Source excerpt ▸
☆ ☆ ☆ ☆
His embarrassment was palpable; enough to make anyone cringe. Remarkably, moments like this happen often within the academic environment. I also once had a student in my class whose laptop was inside his backpack when it started to make noise. Rather than calmly removing the laptop to turn off the noise, the student instead proceeded to stand up, grab his backpack, feverishly open the classroom door, and toss the backpack outside as if he never wanted to see the wretched thing again. He coolly sat back down in his seat as if nothing had happened. Awkward….
Of course, socially awkward situations can happen in any interaction. However, even instructors who haven’t been teaching for long can see that there is something about the classroom environment that especially causes both students and teachers to enact social blunders more often than usual. In fact, this phenomenon is exemplified by an abundance of internet memes on the topic:
Unfortunately, social blunders can impact students in negative ways, especially shy students. In fact, research indicates that socially anxious people are more likely to overestimate the negative outcome of awkward moments. Put simply, some people may become consumed with feelings of embarrassment (Moscovitch, Rodebaugh, & Hesch, 2011) and this may pose implications for the classroom climate.
Though awkwardness is an understudied topic, instructors can examine what causes feelings of embarrassment and awkwardness by drawing upon Goffman’s (1967) concept of the “face.” Goffman claims that one’s face represents a person’s social identity. It is the observable version of a person we see in her or his actions. One can imagine that these awkward situations may have the strong potential to be face-threatening. In fact, the common phrase “saving face” refers to the idea of helping or making someone appear positively in the eyes of others to reduce face-threatening outcomes. It takes no stretch of the imagination to see how the concept of saving someone’s face can be related to helping someone navigate a potentially awkward situation.
As such, instructors can utilize methods to help their students save face to assist when an awkward moment may be at hand. In this vein, Brown and Levinson’s (1987) Politeness Theory offers some advice. This theory demonstrates that language can be used to save another person’s face during face-threatening actions: this is the idea that our word choices matter when we are responding to awkward situations. Goldsmith (2008) outlines five potential politeness strategies that can ameliorate a face-threatening situation depending on the circumstance. Recall the earlier example in which the mortified student signed his email with “all my love.” These five response typologies outline potential handlings of the situation:
- Bald on Record: This response type explicitly acknowledges and calls out the awkward behavior or moment. It is potentially polite because it creates transparency and allows all communicators to be aware of the situation. This transparency may allow for additional opportunities to talk about the awkward moment so that individuals can best recover in their own way. For example, “That sure was awkward when you signed your name with the phrase ‘all of my love.’”
☆ ☆ ☆ ☆
Aim A ▸
Answer these questions using the excerpt on classroom awkwardness:
(i) Where did the student with the noisy laptop toss his backpack?
(ii) According to Goffman, what does a person's face represent?
(iii) How many politeness strategies does Goldsmith (2008) outline?
Aim B ▸ Resume the passage on classroom awkwardness, writing on from its last sentence.
The records that follow have no connection to the text above.

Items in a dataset
☆ ☆ ☆ ☆
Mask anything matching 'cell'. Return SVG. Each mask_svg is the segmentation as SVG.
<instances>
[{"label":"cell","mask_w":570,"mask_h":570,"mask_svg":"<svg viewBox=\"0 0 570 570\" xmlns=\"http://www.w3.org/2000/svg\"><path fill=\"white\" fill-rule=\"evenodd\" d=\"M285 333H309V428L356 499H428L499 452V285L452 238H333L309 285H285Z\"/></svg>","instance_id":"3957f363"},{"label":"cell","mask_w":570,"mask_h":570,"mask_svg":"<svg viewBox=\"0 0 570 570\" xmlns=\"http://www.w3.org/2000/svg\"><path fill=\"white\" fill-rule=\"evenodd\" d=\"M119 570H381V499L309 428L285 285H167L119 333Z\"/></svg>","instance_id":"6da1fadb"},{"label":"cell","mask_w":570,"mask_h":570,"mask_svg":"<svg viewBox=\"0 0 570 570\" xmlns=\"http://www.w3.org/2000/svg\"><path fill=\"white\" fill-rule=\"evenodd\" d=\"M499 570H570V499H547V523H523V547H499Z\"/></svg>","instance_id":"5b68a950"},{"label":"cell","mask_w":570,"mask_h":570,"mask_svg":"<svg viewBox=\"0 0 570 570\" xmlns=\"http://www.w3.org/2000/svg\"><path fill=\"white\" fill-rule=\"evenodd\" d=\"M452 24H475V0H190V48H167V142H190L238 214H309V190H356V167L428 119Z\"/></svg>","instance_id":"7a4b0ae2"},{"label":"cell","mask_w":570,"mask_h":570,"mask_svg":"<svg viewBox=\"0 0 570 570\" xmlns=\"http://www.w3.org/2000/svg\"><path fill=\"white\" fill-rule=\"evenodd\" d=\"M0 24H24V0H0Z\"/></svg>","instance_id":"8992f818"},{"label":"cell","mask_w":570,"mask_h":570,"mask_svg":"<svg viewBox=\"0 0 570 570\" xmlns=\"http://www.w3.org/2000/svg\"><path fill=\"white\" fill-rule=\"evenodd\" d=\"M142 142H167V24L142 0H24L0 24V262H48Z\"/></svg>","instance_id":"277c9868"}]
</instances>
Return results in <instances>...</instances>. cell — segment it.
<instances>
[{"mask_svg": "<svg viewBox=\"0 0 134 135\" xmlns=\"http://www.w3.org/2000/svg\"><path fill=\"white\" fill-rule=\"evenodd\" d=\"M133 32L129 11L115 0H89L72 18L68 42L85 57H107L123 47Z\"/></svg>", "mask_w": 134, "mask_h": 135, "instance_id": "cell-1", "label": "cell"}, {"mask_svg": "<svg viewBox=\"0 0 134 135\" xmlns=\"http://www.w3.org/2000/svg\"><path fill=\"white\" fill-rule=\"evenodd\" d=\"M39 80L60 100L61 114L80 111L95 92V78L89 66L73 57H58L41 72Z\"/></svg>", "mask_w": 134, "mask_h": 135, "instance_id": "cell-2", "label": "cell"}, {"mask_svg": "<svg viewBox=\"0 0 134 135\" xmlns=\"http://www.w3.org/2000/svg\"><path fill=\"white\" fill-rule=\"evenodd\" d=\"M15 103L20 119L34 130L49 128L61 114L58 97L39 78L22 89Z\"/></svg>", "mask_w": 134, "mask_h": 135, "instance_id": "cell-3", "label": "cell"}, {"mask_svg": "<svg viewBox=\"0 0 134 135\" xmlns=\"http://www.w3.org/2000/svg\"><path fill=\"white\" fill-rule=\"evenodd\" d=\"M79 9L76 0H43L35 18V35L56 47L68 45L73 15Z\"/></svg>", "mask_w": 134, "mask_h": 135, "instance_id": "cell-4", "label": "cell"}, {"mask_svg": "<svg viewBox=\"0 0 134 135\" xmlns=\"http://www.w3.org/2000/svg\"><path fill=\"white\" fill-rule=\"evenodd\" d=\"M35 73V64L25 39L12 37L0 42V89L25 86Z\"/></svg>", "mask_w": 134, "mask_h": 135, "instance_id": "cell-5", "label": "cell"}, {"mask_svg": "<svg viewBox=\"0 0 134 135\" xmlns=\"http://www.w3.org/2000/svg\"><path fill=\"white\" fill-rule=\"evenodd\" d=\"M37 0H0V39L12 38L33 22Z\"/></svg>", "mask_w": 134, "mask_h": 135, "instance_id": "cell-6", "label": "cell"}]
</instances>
☆ ☆ ☆ ☆
Output A ▸
(i) Outside the classroom door.
(ii) A person's social identity.
(iii) Five.

Output B ▸
- Positive Face Redress: This type of response is similar because it also explicitly acknowledges the awkward moment. However, it considers the emotional tone of the message to create a positive communication climate at the same time. The goal of this response is to create a sense of common ground, cooperation, recognition of needs, approval, and acceptance. For example “That sure was awkward when you signed your name with the phrase ‘all of my love,’ but I accidentally did that once too! I was certainly embarrassed, but don’t worry, there is nothing to be embarrassed about, it happens all the time.”
- Negative Face Redress: This response is also similar because it is explicit and addresses the emotional tone. Yet, it considers a different emotion: rather than working to create a positive climate, this response avoids creating a negative one. Consider the phrase “don’t worry, there is nothing to be embarrassed about.” Though this may seem positive, it can also create a negative undertone for two reasons. First, it gives an order in the statement “don’t worry.” This can be perceived negatively because it commands the other how she or he should think or feel and takes away a sense of freewill. Second, the statement “there is nothing to be embarrassed about” assumes that embarrassment may be felt, which can also create negativity by assuming the feelings of another. As such, Negative Face Redress admits the awkward moment, but simply tries to avoid creating additional negative feelings by not presuming, coercing, or impinging on the other’s rights. For example, “That sure was awkward, but you can feel free to handle it in whatever way you are comfortable.”
- Off Record: This type of response is different because it does not explicitly acknowledge that an awkward event took place. Instead, it beats around the bush. It may mention something similar, but never officially state that this particular moment was uncomfortable. Though it is unclear, it may help to protect the other person’s sense of face by allowing room to maneuver the dialogue. For example: “I have heard of students signing their names with ‘all my love’ by accident before, but that has never happened to me! I guess there is a first time for everything!”
- Withhold Altogether: The last type of response basically withholds from commenting on the awkwardness. Effectively, it sweeps the awkward moment under the rug and moves on. To do this, a teacher might simply ignore the embarrassing situation and just reply to some other aspect of the message. For example: “Sounds good, I’ll see you in my office at 10:30am.”
These five politeness strategies can be used for an assortment of awkward situations to help avoid face-threatening outcomes. However, no single response listed above is necessarily better than any of the others. Using these strategies effectively will depend on the context, the particular student, and the relationship. Additionally, strategies can also be combined. Let’s consider how I ended up actually responding to the student’s original email:
LOL! No worries, that is a hilarious mistake though!! But I have seen all kinds of openings and closings from students – so don’t feel too badly : )! In other news, you are on my calendar for 10:30am on Monday. All my love, (Yes, I am completely teasing you now!!)
In my actual response, I used a combination of strategies from Positive Face Redress and Off Record. I took a great amount of care to acknowledge that it was a funny error and to also let him know that he was in good company. I signed the email myself the same way that he did to show that it was okay and not that big of a blunder. Essentially, I worked to build a positive interaction climate, created a common ground, and gave acceptance. However, I never explicitly stated that it was awkward. Though this response may not have been perfect for every context, it seemed to work for this particular student as his response afterward read:
Haha thanks for being cool about it!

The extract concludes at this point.